Dans ce contexte-là, le travail du président français ne va pas être facile pendant son deuxième quinquennat.

D ‘abord, il a certes été élu très largement, mais avec une base électorale étroite puisque près de 60 % des Français ont préféré des partis ou des courants politiques protestataires, extrême droite et extrême gauche, dont le point commun est de refuser le système politique tel qu’il fonctionne et le système d’économie de marché. Il va donc se retrouver avec une majorité de députés assez large mais une opposition de la gauche unie, populaire et écologique qui ne va pas avoir d’autres objectifs que de faire de l’obstruction systématique puisque cette gauche n’a pas d’alternative crédible.

Ensuite, le nouveau gouvernement va donc être obligé de proposer une politique économique à laquelle les députés élus de la majorité n’ont pas été préparés. Il va falloir leur faire avaler les couleuvres de la rigueur comme Raymond Barre dans les années Giscard (1974) ou Pierre Mauroy et Jacques Delors à partir de 1982. Qu’ils soient de droite ou de gauche, les régimes politiques n’échappent pas au mur des réalités. La position centriste ou la culture du « en même temps » ne permettent pas de s’affranchir des contraintes 

Enfin, si le gouvernement n’aurait théoriquement pas trop de problèmes avec une majorité qui devrait être docile, il va devoir gérer la course à la succession pour l‘Élysée qui, quoi qu’on dise et quoi qu’on pense, partira au lendemain des élections législatives. La particularité de ce deuxième quinquennat est que le président Emmanuel Macron ne se représentera pas. Dans ce cas-là, ça le libère d’avoir à ménager son électorat et à consentir des concessions généralement couteuses.  Mais cette situation le met en spectateur d’une course à la succession qui ne va simplifier la gestion de affaires de l’État. Parce que chacun a sa petite ambition qui va ressortir. 

Dans l’opposition, il n‘y aura guère de surprise. Jean-Luc Mélenchon n’a pas définitivement renoncé au pouvoir et Marine Le Pen est convaincue maintenant que son heure viendra. Éric Zemmour ne se considère pas comme enterré.

A droite, on n’a évidemment pas digéré l’échec de Valérie Pécresse et le nombre de personnalités qui pensent être capables de ne pas faire plus mal s‘allonge de jour en jour. Mais c’est au sein de la majorité élue sous la bannière d’Emmanuel Macron que ça va être sportif. Tous les chefs et les sous-chefs ont réglé leur GPS politique sur l’Élysée : Édouard Philippe et François Bayrou, Manuel Valls. Et les plus jeunes. Et les plus habiles, parce qu’en fonction, et sans doute légitimes, comme Bruno Le Maire, ou les hors du jeu politique comme Thierry Breton ou Christine Lagarde ... 

Sans parler du prochain (ou prochaine) Premier ministre. La fonction de président de la République est épouvantable, mais les animaux politiques sont encore nombreux à y penser. 

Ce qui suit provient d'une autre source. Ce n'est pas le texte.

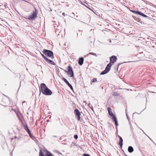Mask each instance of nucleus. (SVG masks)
Wrapping results in <instances>:
<instances>
[{"mask_svg":"<svg viewBox=\"0 0 156 156\" xmlns=\"http://www.w3.org/2000/svg\"><path fill=\"white\" fill-rule=\"evenodd\" d=\"M40 92L46 95H50L52 92L46 85L44 83H42L40 85Z\"/></svg>","mask_w":156,"mask_h":156,"instance_id":"obj_1","label":"nucleus"},{"mask_svg":"<svg viewBox=\"0 0 156 156\" xmlns=\"http://www.w3.org/2000/svg\"><path fill=\"white\" fill-rule=\"evenodd\" d=\"M37 9L35 8V10L33 11L28 18H26L29 20H33L37 17Z\"/></svg>","mask_w":156,"mask_h":156,"instance_id":"obj_2","label":"nucleus"},{"mask_svg":"<svg viewBox=\"0 0 156 156\" xmlns=\"http://www.w3.org/2000/svg\"><path fill=\"white\" fill-rule=\"evenodd\" d=\"M43 53L48 57H51V58H54L53 53L51 50L44 49L43 51Z\"/></svg>","mask_w":156,"mask_h":156,"instance_id":"obj_3","label":"nucleus"},{"mask_svg":"<svg viewBox=\"0 0 156 156\" xmlns=\"http://www.w3.org/2000/svg\"><path fill=\"white\" fill-rule=\"evenodd\" d=\"M112 66L111 63H109L105 69L101 73L100 75H103L107 73L110 69L111 67Z\"/></svg>","mask_w":156,"mask_h":156,"instance_id":"obj_4","label":"nucleus"},{"mask_svg":"<svg viewBox=\"0 0 156 156\" xmlns=\"http://www.w3.org/2000/svg\"><path fill=\"white\" fill-rule=\"evenodd\" d=\"M68 71H66V72L71 77L74 76V72L72 67L71 66H68Z\"/></svg>","mask_w":156,"mask_h":156,"instance_id":"obj_5","label":"nucleus"},{"mask_svg":"<svg viewBox=\"0 0 156 156\" xmlns=\"http://www.w3.org/2000/svg\"><path fill=\"white\" fill-rule=\"evenodd\" d=\"M74 113L75 114V115L76 116L77 119L78 121H80V113L79 111V110L77 109H76L74 110Z\"/></svg>","mask_w":156,"mask_h":156,"instance_id":"obj_6","label":"nucleus"},{"mask_svg":"<svg viewBox=\"0 0 156 156\" xmlns=\"http://www.w3.org/2000/svg\"><path fill=\"white\" fill-rule=\"evenodd\" d=\"M117 60V58L115 55H112L110 58V62L111 63H114Z\"/></svg>","mask_w":156,"mask_h":156,"instance_id":"obj_7","label":"nucleus"},{"mask_svg":"<svg viewBox=\"0 0 156 156\" xmlns=\"http://www.w3.org/2000/svg\"><path fill=\"white\" fill-rule=\"evenodd\" d=\"M137 14L139 15H140V16H141L145 18H147L148 19H150V18H151L147 16H146V15L143 14V13H142V12L138 11V13H137Z\"/></svg>","mask_w":156,"mask_h":156,"instance_id":"obj_8","label":"nucleus"},{"mask_svg":"<svg viewBox=\"0 0 156 156\" xmlns=\"http://www.w3.org/2000/svg\"><path fill=\"white\" fill-rule=\"evenodd\" d=\"M84 59L83 57H81L79 58L78 61V63L81 66L83 64Z\"/></svg>","mask_w":156,"mask_h":156,"instance_id":"obj_9","label":"nucleus"},{"mask_svg":"<svg viewBox=\"0 0 156 156\" xmlns=\"http://www.w3.org/2000/svg\"><path fill=\"white\" fill-rule=\"evenodd\" d=\"M119 144L120 145V147H122V146L123 145V139L122 137L119 136Z\"/></svg>","mask_w":156,"mask_h":156,"instance_id":"obj_10","label":"nucleus"},{"mask_svg":"<svg viewBox=\"0 0 156 156\" xmlns=\"http://www.w3.org/2000/svg\"><path fill=\"white\" fill-rule=\"evenodd\" d=\"M107 109L109 115L110 116L112 117L115 115L113 114L112 112L111 108H110L108 107Z\"/></svg>","mask_w":156,"mask_h":156,"instance_id":"obj_11","label":"nucleus"},{"mask_svg":"<svg viewBox=\"0 0 156 156\" xmlns=\"http://www.w3.org/2000/svg\"><path fill=\"white\" fill-rule=\"evenodd\" d=\"M45 61H46L48 63H50V64L51 65H55V64L54 62L52 61V60H50L48 58L46 59Z\"/></svg>","mask_w":156,"mask_h":156,"instance_id":"obj_12","label":"nucleus"},{"mask_svg":"<svg viewBox=\"0 0 156 156\" xmlns=\"http://www.w3.org/2000/svg\"><path fill=\"white\" fill-rule=\"evenodd\" d=\"M128 150L129 153H131L133 151L134 149L132 147L129 146L128 147Z\"/></svg>","mask_w":156,"mask_h":156,"instance_id":"obj_13","label":"nucleus"},{"mask_svg":"<svg viewBox=\"0 0 156 156\" xmlns=\"http://www.w3.org/2000/svg\"><path fill=\"white\" fill-rule=\"evenodd\" d=\"M24 128L26 131L28 133L30 132V131L27 125L24 126Z\"/></svg>","mask_w":156,"mask_h":156,"instance_id":"obj_14","label":"nucleus"},{"mask_svg":"<svg viewBox=\"0 0 156 156\" xmlns=\"http://www.w3.org/2000/svg\"><path fill=\"white\" fill-rule=\"evenodd\" d=\"M39 156H45L41 150H40L39 153Z\"/></svg>","mask_w":156,"mask_h":156,"instance_id":"obj_15","label":"nucleus"},{"mask_svg":"<svg viewBox=\"0 0 156 156\" xmlns=\"http://www.w3.org/2000/svg\"><path fill=\"white\" fill-rule=\"evenodd\" d=\"M97 82V80L96 78H94L91 81V84H92V83H95Z\"/></svg>","mask_w":156,"mask_h":156,"instance_id":"obj_16","label":"nucleus"},{"mask_svg":"<svg viewBox=\"0 0 156 156\" xmlns=\"http://www.w3.org/2000/svg\"><path fill=\"white\" fill-rule=\"evenodd\" d=\"M112 120L113 122H114L115 121L117 120V118L115 116V115H113V116H112Z\"/></svg>","mask_w":156,"mask_h":156,"instance_id":"obj_17","label":"nucleus"},{"mask_svg":"<svg viewBox=\"0 0 156 156\" xmlns=\"http://www.w3.org/2000/svg\"><path fill=\"white\" fill-rule=\"evenodd\" d=\"M130 11H131V12H133V13L136 14H137L138 12V11H135V10H130Z\"/></svg>","mask_w":156,"mask_h":156,"instance_id":"obj_18","label":"nucleus"},{"mask_svg":"<svg viewBox=\"0 0 156 156\" xmlns=\"http://www.w3.org/2000/svg\"><path fill=\"white\" fill-rule=\"evenodd\" d=\"M88 55H94L95 56H97V54L96 53H93V52H90V53H89L88 54Z\"/></svg>","mask_w":156,"mask_h":156,"instance_id":"obj_19","label":"nucleus"},{"mask_svg":"<svg viewBox=\"0 0 156 156\" xmlns=\"http://www.w3.org/2000/svg\"><path fill=\"white\" fill-rule=\"evenodd\" d=\"M112 95L115 96H117L119 95V94L117 92H113Z\"/></svg>","mask_w":156,"mask_h":156,"instance_id":"obj_20","label":"nucleus"},{"mask_svg":"<svg viewBox=\"0 0 156 156\" xmlns=\"http://www.w3.org/2000/svg\"><path fill=\"white\" fill-rule=\"evenodd\" d=\"M41 56H42V57L44 58V60H46V59L47 58L46 56H45L44 55V54H42L41 53Z\"/></svg>","mask_w":156,"mask_h":156,"instance_id":"obj_21","label":"nucleus"},{"mask_svg":"<svg viewBox=\"0 0 156 156\" xmlns=\"http://www.w3.org/2000/svg\"><path fill=\"white\" fill-rule=\"evenodd\" d=\"M28 133L29 134L31 138L32 139L33 138V137H34V136H32V135L31 133L30 132V133L29 132V133Z\"/></svg>","mask_w":156,"mask_h":156,"instance_id":"obj_22","label":"nucleus"},{"mask_svg":"<svg viewBox=\"0 0 156 156\" xmlns=\"http://www.w3.org/2000/svg\"><path fill=\"white\" fill-rule=\"evenodd\" d=\"M62 80H63V81L66 83L68 82V81L64 77L63 78Z\"/></svg>","mask_w":156,"mask_h":156,"instance_id":"obj_23","label":"nucleus"},{"mask_svg":"<svg viewBox=\"0 0 156 156\" xmlns=\"http://www.w3.org/2000/svg\"><path fill=\"white\" fill-rule=\"evenodd\" d=\"M114 122L115 123V125H116V126H117L118 125V121L117 119Z\"/></svg>","mask_w":156,"mask_h":156,"instance_id":"obj_24","label":"nucleus"},{"mask_svg":"<svg viewBox=\"0 0 156 156\" xmlns=\"http://www.w3.org/2000/svg\"><path fill=\"white\" fill-rule=\"evenodd\" d=\"M74 138L76 139H78V136L77 135H74Z\"/></svg>","mask_w":156,"mask_h":156,"instance_id":"obj_25","label":"nucleus"},{"mask_svg":"<svg viewBox=\"0 0 156 156\" xmlns=\"http://www.w3.org/2000/svg\"><path fill=\"white\" fill-rule=\"evenodd\" d=\"M68 86L70 88V89L72 90H73V87H72V85L70 84H69V85H68Z\"/></svg>","mask_w":156,"mask_h":156,"instance_id":"obj_26","label":"nucleus"},{"mask_svg":"<svg viewBox=\"0 0 156 156\" xmlns=\"http://www.w3.org/2000/svg\"><path fill=\"white\" fill-rule=\"evenodd\" d=\"M83 156H90L89 154H83Z\"/></svg>","mask_w":156,"mask_h":156,"instance_id":"obj_27","label":"nucleus"},{"mask_svg":"<svg viewBox=\"0 0 156 156\" xmlns=\"http://www.w3.org/2000/svg\"><path fill=\"white\" fill-rule=\"evenodd\" d=\"M32 139L35 141H37L36 139L34 137H33V138H32Z\"/></svg>","mask_w":156,"mask_h":156,"instance_id":"obj_28","label":"nucleus"},{"mask_svg":"<svg viewBox=\"0 0 156 156\" xmlns=\"http://www.w3.org/2000/svg\"><path fill=\"white\" fill-rule=\"evenodd\" d=\"M4 6H5V8H6V6H7V3H5L4 4Z\"/></svg>","mask_w":156,"mask_h":156,"instance_id":"obj_29","label":"nucleus"},{"mask_svg":"<svg viewBox=\"0 0 156 156\" xmlns=\"http://www.w3.org/2000/svg\"><path fill=\"white\" fill-rule=\"evenodd\" d=\"M66 84L68 85V86L69 85V84H70L69 82H68Z\"/></svg>","mask_w":156,"mask_h":156,"instance_id":"obj_30","label":"nucleus"},{"mask_svg":"<svg viewBox=\"0 0 156 156\" xmlns=\"http://www.w3.org/2000/svg\"><path fill=\"white\" fill-rule=\"evenodd\" d=\"M66 84L68 85V86L69 85V84H70L69 82H68Z\"/></svg>","mask_w":156,"mask_h":156,"instance_id":"obj_31","label":"nucleus"},{"mask_svg":"<svg viewBox=\"0 0 156 156\" xmlns=\"http://www.w3.org/2000/svg\"><path fill=\"white\" fill-rule=\"evenodd\" d=\"M62 15L65 16V13H62Z\"/></svg>","mask_w":156,"mask_h":156,"instance_id":"obj_32","label":"nucleus"},{"mask_svg":"<svg viewBox=\"0 0 156 156\" xmlns=\"http://www.w3.org/2000/svg\"><path fill=\"white\" fill-rule=\"evenodd\" d=\"M122 63H119L118 64V66H119V65H121Z\"/></svg>","mask_w":156,"mask_h":156,"instance_id":"obj_33","label":"nucleus"},{"mask_svg":"<svg viewBox=\"0 0 156 156\" xmlns=\"http://www.w3.org/2000/svg\"><path fill=\"white\" fill-rule=\"evenodd\" d=\"M126 116L127 117L128 119V115H127V114L126 113Z\"/></svg>","mask_w":156,"mask_h":156,"instance_id":"obj_34","label":"nucleus"},{"mask_svg":"<svg viewBox=\"0 0 156 156\" xmlns=\"http://www.w3.org/2000/svg\"><path fill=\"white\" fill-rule=\"evenodd\" d=\"M53 136L54 137H57L56 136Z\"/></svg>","mask_w":156,"mask_h":156,"instance_id":"obj_35","label":"nucleus"},{"mask_svg":"<svg viewBox=\"0 0 156 156\" xmlns=\"http://www.w3.org/2000/svg\"><path fill=\"white\" fill-rule=\"evenodd\" d=\"M125 154V155L126 156H128L127 155H126Z\"/></svg>","mask_w":156,"mask_h":156,"instance_id":"obj_36","label":"nucleus"}]
</instances>
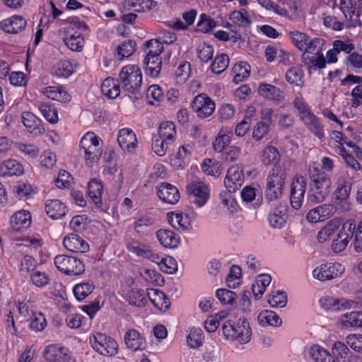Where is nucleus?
Listing matches in <instances>:
<instances>
[{
	"instance_id": "nucleus-8",
	"label": "nucleus",
	"mask_w": 362,
	"mask_h": 362,
	"mask_svg": "<svg viewBox=\"0 0 362 362\" xmlns=\"http://www.w3.org/2000/svg\"><path fill=\"white\" fill-rule=\"evenodd\" d=\"M188 199L196 207L203 206L209 200L210 190L209 187L202 181H193L186 187Z\"/></svg>"
},
{
	"instance_id": "nucleus-30",
	"label": "nucleus",
	"mask_w": 362,
	"mask_h": 362,
	"mask_svg": "<svg viewBox=\"0 0 362 362\" xmlns=\"http://www.w3.org/2000/svg\"><path fill=\"white\" fill-rule=\"evenodd\" d=\"M45 209L52 219L62 218L66 214V206L58 199H50L45 202Z\"/></svg>"
},
{
	"instance_id": "nucleus-31",
	"label": "nucleus",
	"mask_w": 362,
	"mask_h": 362,
	"mask_svg": "<svg viewBox=\"0 0 362 362\" xmlns=\"http://www.w3.org/2000/svg\"><path fill=\"white\" fill-rule=\"evenodd\" d=\"M43 93L47 98L61 103H67L71 100L70 94L62 86H48Z\"/></svg>"
},
{
	"instance_id": "nucleus-55",
	"label": "nucleus",
	"mask_w": 362,
	"mask_h": 362,
	"mask_svg": "<svg viewBox=\"0 0 362 362\" xmlns=\"http://www.w3.org/2000/svg\"><path fill=\"white\" fill-rule=\"evenodd\" d=\"M339 228V222L334 220L329 221L317 234V240L320 243L326 242L329 238Z\"/></svg>"
},
{
	"instance_id": "nucleus-14",
	"label": "nucleus",
	"mask_w": 362,
	"mask_h": 362,
	"mask_svg": "<svg viewBox=\"0 0 362 362\" xmlns=\"http://www.w3.org/2000/svg\"><path fill=\"white\" fill-rule=\"evenodd\" d=\"M245 176L243 170L237 165L230 166L224 179V185L227 191L235 192L243 185Z\"/></svg>"
},
{
	"instance_id": "nucleus-16",
	"label": "nucleus",
	"mask_w": 362,
	"mask_h": 362,
	"mask_svg": "<svg viewBox=\"0 0 362 362\" xmlns=\"http://www.w3.org/2000/svg\"><path fill=\"white\" fill-rule=\"evenodd\" d=\"M156 194L162 202L169 204H176L180 198L178 189L168 182L160 183L156 187Z\"/></svg>"
},
{
	"instance_id": "nucleus-28",
	"label": "nucleus",
	"mask_w": 362,
	"mask_h": 362,
	"mask_svg": "<svg viewBox=\"0 0 362 362\" xmlns=\"http://www.w3.org/2000/svg\"><path fill=\"white\" fill-rule=\"evenodd\" d=\"M24 173L23 165L16 159H8L0 163V176H21Z\"/></svg>"
},
{
	"instance_id": "nucleus-48",
	"label": "nucleus",
	"mask_w": 362,
	"mask_h": 362,
	"mask_svg": "<svg viewBox=\"0 0 362 362\" xmlns=\"http://www.w3.org/2000/svg\"><path fill=\"white\" fill-rule=\"evenodd\" d=\"M95 286L90 281L82 282L74 286L73 292L78 300L85 299L94 290Z\"/></svg>"
},
{
	"instance_id": "nucleus-1",
	"label": "nucleus",
	"mask_w": 362,
	"mask_h": 362,
	"mask_svg": "<svg viewBox=\"0 0 362 362\" xmlns=\"http://www.w3.org/2000/svg\"><path fill=\"white\" fill-rule=\"evenodd\" d=\"M221 329L225 339L228 341H238L241 344H245L251 339L252 329L245 317H240L237 322L226 320Z\"/></svg>"
},
{
	"instance_id": "nucleus-50",
	"label": "nucleus",
	"mask_w": 362,
	"mask_h": 362,
	"mask_svg": "<svg viewBox=\"0 0 362 362\" xmlns=\"http://www.w3.org/2000/svg\"><path fill=\"white\" fill-rule=\"evenodd\" d=\"M38 110L45 119L49 123L54 124L58 121L57 110L47 103H40Z\"/></svg>"
},
{
	"instance_id": "nucleus-2",
	"label": "nucleus",
	"mask_w": 362,
	"mask_h": 362,
	"mask_svg": "<svg viewBox=\"0 0 362 362\" xmlns=\"http://www.w3.org/2000/svg\"><path fill=\"white\" fill-rule=\"evenodd\" d=\"M119 79L122 88L138 98L141 94L142 83L141 71L137 65L129 64L124 66L119 74Z\"/></svg>"
},
{
	"instance_id": "nucleus-63",
	"label": "nucleus",
	"mask_w": 362,
	"mask_h": 362,
	"mask_svg": "<svg viewBox=\"0 0 362 362\" xmlns=\"http://www.w3.org/2000/svg\"><path fill=\"white\" fill-rule=\"evenodd\" d=\"M330 304L332 306L333 310H341L356 308L358 303L357 301L346 298H335L332 300Z\"/></svg>"
},
{
	"instance_id": "nucleus-42",
	"label": "nucleus",
	"mask_w": 362,
	"mask_h": 362,
	"mask_svg": "<svg viewBox=\"0 0 362 362\" xmlns=\"http://www.w3.org/2000/svg\"><path fill=\"white\" fill-rule=\"evenodd\" d=\"M204 340L203 331L199 327H192L187 337V343L191 349H198L202 346Z\"/></svg>"
},
{
	"instance_id": "nucleus-19",
	"label": "nucleus",
	"mask_w": 362,
	"mask_h": 362,
	"mask_svg": "<svg viewBox=\"0 0 362 362\" xmlns=\"http://www.w3.org/2000/svg\"><path fill=\"white\" fill-rule=\"evenodd\" d=\"M124 340L127 349L133 352L142 351L146 346L145 338L134 329H130L126 332Z\"/></svg>"
},
{
	"instance_id": "nucleus-22",
	"label": "nucleus",
	"mask_w": 362,
	"mask_h": 362,
	"mask_svg": "<svg viewBox=\"0 0 362 362\" xmlns=\"http://www.w3.org/2000/svg\"><path fill=\"white\" fill-rule=\"evenodd\" d=\"M27 21L21 16L14 15L0 23L1 28L6 33L16 34L23 30Z\"/></svg>"
},
{
	"instance_id": "nucleus-46",
	"label": "nucleus",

Le choix que va faire Emmanuel Macron pour nommer celui ou celle qui va s’installer à Matignon va sans doute être le plus difficile et important de son mandat. C’est pour les milieux d’affaires, le choix le plus attendu par les milieux d’affaires. Le prochain Premier ministre va devoir : 

- appliquer une politique qui ne correspondra pas aux promesses électorales qui ont été faites 

-il devra faire accepter une politique douloureuse par la majorité, première condition pour démonétiser l’opposition radicale mais, en même temps, 

- il devra gérer les egos et les frustrations de tous ceux qui pensaient être à sa place ; 

- il devra aussi calmer les ardeurs de ceux qui pensent à l’Élysée 

- et enfin, toujours surveiller la rue et les syndicats. 

Honnêtement, l’équation à plus de 5 inconnues est très compliquée à résoudre d’autant qu’en même temps, il ne faut pas déplaire au président.

Alors si Emmanuel Macron a trouvé l’oiseau rare, et si l’oiseau rare réussit à tenir les 5 ans, il sera lui aussi candidat à l’Élysée. 

Lundi prochain, Emmanuel Macron va peut-être nous présenter son successeur.